Политкорректность хороша, если меняет отношение общества к инвалидам

«Привет, меня зовут Арис: как Paris, только без П», – поприветствовал меня широко улыбающийся грек в мой первый день в Фонтенбло. Мы поболтали с ним в кипящем новыми студентами баре о перспективах ЦСКА и «Панатинаикоса» в европейской Лиге чемпионов и разошлись в поисках новых знакомых. Вскоре после этой встречи выяснилось, что мы с ним будем учиться в одной секции; на протяжении четырех месяцев каждый рабочий день мы находились в одной аудитории по несколько часов.

То, что у Ариса парализована левая рука и частично парализована нога, я понял лишь недели через две после начала занятий. Меня это поразило. Я объясняю свою невнимательность двумя причинами: я просто не ожидал, что такое возможно, а сам Арис не чувствует и не ведет себя как инвалид. И никто среди моих однокурсников не относится к его ситуации так, как будто она что-то значит. Если нужно помочь поднять упавшее пальто – помогут, даже несмотря на протесты, если нужно разделить групповое задание на четыре равные части – никаких скидок не будет.

Арис рассказал мне, что в 11 лет у него был инсульт. Несколько месяцев ему пришлось провести в больнице, но, поскольку он был хорошим учеником, ему разрешили вернуться в класс без потери года. Потом была учеба в Афинском университете бизнеса и экономики, который он закончил с отличием, и работа в Unilever в департаменте маркетинга.

Не поймите меня неправильно: я не утверждаю, что INSEAD или Франция – это место абсолютно равных возможностей. Достаточно посмотреть на количество черных жителей Парижа и процент черных ребят среди французских студентов, чтобы усомниться в этом. Однако контраст с Россией все равно невероятный.

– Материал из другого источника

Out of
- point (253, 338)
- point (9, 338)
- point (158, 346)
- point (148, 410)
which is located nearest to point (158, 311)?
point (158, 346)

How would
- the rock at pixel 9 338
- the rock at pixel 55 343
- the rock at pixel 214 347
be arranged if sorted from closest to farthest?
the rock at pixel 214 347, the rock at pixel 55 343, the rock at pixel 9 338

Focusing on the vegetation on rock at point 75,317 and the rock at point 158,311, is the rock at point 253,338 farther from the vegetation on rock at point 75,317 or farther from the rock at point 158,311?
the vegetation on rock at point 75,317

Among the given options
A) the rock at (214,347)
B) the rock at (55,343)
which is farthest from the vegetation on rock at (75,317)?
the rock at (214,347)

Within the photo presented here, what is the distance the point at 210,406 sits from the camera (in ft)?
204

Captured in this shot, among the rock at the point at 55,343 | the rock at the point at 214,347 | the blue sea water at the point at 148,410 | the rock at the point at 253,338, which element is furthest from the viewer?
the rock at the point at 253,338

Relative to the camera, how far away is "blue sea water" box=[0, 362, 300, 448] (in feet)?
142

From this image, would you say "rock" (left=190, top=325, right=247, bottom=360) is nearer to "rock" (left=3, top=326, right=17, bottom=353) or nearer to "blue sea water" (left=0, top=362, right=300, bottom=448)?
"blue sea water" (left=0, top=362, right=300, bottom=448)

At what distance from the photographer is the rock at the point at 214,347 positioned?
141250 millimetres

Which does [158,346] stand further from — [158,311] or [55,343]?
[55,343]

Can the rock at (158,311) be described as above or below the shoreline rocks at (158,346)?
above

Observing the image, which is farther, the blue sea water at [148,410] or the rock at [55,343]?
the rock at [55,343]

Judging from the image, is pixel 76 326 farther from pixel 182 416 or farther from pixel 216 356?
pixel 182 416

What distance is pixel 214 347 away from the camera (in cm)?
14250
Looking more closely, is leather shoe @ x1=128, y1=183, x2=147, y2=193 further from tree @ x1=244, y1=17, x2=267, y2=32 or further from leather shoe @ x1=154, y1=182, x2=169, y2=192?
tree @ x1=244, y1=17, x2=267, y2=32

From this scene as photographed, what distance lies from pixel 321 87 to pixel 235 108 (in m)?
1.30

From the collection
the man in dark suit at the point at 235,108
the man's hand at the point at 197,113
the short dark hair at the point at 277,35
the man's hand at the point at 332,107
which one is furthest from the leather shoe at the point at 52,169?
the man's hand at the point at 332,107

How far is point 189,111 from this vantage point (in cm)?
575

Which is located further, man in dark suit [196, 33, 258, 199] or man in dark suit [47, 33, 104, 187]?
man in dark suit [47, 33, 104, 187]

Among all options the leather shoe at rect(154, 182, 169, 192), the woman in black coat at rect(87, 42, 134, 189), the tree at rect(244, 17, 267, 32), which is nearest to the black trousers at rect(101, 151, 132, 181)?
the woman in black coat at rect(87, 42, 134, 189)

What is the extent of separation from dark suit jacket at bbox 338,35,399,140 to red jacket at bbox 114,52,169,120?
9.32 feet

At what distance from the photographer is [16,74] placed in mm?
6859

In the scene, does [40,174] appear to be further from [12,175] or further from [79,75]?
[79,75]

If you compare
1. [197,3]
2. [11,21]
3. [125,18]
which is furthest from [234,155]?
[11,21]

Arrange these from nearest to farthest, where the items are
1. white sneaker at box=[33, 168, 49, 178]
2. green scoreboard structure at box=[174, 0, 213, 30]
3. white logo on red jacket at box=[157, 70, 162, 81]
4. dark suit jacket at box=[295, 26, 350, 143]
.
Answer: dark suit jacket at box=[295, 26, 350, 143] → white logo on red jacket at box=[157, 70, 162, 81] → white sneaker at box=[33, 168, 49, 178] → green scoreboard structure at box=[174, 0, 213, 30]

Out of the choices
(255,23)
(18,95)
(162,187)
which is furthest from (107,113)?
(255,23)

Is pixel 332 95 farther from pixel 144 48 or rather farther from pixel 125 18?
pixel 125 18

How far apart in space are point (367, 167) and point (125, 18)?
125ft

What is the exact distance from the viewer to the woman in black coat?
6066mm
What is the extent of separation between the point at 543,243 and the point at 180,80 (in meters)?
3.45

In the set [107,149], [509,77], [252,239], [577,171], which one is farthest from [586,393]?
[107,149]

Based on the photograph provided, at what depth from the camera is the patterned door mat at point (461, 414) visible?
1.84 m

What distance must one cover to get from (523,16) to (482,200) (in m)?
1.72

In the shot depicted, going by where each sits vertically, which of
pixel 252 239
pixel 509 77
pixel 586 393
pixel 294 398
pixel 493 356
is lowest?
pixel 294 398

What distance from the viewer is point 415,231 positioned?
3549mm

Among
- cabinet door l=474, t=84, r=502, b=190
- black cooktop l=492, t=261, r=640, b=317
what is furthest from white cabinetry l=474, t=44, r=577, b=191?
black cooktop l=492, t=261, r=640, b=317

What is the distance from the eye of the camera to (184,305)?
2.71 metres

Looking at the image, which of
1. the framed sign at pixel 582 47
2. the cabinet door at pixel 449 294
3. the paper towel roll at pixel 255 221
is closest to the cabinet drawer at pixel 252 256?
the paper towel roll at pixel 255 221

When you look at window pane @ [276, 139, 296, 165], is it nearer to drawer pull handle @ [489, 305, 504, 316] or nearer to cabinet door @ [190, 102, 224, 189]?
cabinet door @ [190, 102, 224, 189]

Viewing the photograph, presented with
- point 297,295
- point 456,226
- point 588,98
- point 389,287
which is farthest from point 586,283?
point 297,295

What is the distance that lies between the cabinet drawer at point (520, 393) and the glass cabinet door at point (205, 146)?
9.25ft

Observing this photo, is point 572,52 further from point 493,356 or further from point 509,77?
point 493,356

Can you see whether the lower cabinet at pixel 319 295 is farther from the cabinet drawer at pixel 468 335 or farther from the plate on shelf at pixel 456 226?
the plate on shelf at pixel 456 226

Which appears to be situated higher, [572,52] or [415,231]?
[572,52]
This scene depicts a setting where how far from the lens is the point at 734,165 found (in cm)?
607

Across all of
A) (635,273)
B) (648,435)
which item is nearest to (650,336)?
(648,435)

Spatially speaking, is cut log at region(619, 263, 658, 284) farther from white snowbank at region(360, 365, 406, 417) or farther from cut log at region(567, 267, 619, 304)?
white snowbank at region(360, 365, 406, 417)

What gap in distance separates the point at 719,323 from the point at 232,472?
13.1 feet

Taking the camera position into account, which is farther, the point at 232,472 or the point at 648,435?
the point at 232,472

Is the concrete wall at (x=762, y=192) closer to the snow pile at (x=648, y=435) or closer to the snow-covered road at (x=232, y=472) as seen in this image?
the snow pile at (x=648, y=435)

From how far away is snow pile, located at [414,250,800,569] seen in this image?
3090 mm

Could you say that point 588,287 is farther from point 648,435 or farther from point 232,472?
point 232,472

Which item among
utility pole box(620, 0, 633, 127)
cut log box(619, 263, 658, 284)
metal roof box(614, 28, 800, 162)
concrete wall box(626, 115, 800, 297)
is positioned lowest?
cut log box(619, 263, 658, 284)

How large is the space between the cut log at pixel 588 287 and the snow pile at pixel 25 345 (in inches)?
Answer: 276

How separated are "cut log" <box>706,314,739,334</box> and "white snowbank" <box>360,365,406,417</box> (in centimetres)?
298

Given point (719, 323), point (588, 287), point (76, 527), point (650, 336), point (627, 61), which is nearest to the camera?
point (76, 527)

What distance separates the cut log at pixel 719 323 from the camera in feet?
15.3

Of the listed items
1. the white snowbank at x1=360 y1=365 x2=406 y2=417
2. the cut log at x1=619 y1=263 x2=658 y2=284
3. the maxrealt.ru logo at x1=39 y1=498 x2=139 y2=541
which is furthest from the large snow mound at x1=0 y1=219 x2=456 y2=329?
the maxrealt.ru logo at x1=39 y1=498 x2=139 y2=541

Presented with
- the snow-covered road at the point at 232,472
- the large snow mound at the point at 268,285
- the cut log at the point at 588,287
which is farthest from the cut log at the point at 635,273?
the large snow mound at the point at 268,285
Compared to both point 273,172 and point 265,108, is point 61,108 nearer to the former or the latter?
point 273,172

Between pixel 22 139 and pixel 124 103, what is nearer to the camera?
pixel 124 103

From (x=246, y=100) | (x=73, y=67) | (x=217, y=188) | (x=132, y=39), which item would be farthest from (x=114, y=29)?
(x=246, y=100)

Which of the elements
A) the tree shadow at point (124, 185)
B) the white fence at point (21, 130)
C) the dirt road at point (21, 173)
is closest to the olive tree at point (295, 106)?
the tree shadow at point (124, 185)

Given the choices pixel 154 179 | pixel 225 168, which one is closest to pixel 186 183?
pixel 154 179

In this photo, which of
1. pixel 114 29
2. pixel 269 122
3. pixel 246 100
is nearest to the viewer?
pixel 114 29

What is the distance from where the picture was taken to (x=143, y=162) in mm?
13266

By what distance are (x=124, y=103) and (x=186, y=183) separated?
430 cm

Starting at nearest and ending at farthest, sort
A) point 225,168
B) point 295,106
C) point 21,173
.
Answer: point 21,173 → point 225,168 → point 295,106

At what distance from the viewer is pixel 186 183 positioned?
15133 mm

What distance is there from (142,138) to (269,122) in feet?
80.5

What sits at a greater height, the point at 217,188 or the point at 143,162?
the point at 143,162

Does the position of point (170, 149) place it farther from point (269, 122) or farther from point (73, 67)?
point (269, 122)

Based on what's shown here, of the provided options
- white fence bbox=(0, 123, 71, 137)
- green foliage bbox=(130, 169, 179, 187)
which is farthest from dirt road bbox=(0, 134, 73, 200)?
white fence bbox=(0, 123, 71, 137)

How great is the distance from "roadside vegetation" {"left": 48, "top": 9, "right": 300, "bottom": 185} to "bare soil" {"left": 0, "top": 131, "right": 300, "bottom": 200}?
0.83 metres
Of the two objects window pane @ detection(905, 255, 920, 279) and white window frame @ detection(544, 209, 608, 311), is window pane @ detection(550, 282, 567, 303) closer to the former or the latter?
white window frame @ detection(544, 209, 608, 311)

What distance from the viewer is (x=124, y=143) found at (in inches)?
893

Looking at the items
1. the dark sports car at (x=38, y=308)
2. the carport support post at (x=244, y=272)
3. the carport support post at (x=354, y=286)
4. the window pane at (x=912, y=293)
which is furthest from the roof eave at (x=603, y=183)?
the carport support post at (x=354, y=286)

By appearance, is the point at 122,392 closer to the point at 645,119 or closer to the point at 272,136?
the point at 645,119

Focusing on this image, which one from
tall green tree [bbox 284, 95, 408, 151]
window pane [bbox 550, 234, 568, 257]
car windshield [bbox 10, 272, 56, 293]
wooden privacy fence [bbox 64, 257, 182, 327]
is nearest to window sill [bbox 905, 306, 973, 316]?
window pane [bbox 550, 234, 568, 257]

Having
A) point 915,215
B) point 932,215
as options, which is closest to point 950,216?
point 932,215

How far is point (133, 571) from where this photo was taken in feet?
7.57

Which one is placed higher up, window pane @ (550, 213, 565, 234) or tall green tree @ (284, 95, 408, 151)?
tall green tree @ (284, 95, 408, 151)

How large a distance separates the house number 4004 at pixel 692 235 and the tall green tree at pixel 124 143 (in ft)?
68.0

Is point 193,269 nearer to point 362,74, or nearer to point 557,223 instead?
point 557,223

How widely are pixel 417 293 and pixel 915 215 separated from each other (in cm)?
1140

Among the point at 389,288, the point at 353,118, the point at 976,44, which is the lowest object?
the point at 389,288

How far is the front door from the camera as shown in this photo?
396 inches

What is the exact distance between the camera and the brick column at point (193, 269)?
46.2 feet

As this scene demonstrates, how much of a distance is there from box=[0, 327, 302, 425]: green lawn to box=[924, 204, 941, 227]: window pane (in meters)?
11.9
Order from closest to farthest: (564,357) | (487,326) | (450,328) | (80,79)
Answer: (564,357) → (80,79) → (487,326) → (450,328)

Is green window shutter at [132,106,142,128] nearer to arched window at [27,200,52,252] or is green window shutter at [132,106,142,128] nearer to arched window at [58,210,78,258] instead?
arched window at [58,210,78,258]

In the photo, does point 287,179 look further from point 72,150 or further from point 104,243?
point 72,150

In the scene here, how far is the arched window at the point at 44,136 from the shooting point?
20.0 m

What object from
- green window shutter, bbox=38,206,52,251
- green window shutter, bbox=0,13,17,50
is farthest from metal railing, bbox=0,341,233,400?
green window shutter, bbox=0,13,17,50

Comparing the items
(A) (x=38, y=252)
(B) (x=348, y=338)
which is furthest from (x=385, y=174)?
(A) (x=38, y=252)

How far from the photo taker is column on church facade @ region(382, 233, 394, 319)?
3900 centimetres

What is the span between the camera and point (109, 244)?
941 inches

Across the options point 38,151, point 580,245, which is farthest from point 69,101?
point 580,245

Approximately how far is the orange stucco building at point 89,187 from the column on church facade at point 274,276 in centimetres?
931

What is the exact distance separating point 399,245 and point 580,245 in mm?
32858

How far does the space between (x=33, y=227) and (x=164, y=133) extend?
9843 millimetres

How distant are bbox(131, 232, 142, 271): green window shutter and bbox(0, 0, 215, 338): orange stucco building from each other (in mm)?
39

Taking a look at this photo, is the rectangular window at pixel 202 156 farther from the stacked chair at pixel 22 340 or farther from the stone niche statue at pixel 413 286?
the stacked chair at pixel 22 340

«Одно из самых запомнившихся впечатлений от местной жизни – это ситуация, которую я видел в [муниципальном] бассейне [через дорогу от INSEAD], – рассказал мне однокурсник Женя. – Я видел, как туда приехал человек на коляске, служащие помогли ему спуститься в бассейн, а после окончания сеанса помогли вылезти. И конечно, у них есть специальная душевая для таких людей».

Мне сложно точно посчитать, сколько десятков тысяч евро стоило INSEAD оборудовать большинство туалетов кабинами для людей в колясках (при том что людей таких здесь почти нет). И я не знаю, было ли это сделано из-за требований к университетским кампусам или из соображений «хорошести». Честно говоря, меня это даже не волнует. Мне хочется лишь, чтобы в Москве новые здания строились по такому же принципу. И чтобы в магазины, в которых приклеена (или не приклеена) наклейка «Год равных возможностей», войти можно было не только по ступенькам.

В английском языке слово «инвалид» уже никто не использует – тут есть только люди с ограниченными возможностями. Я могу сколько угодно смеяться над политкорректностью, но если в итоге она помогает менять сознание общества, то я голосую «за».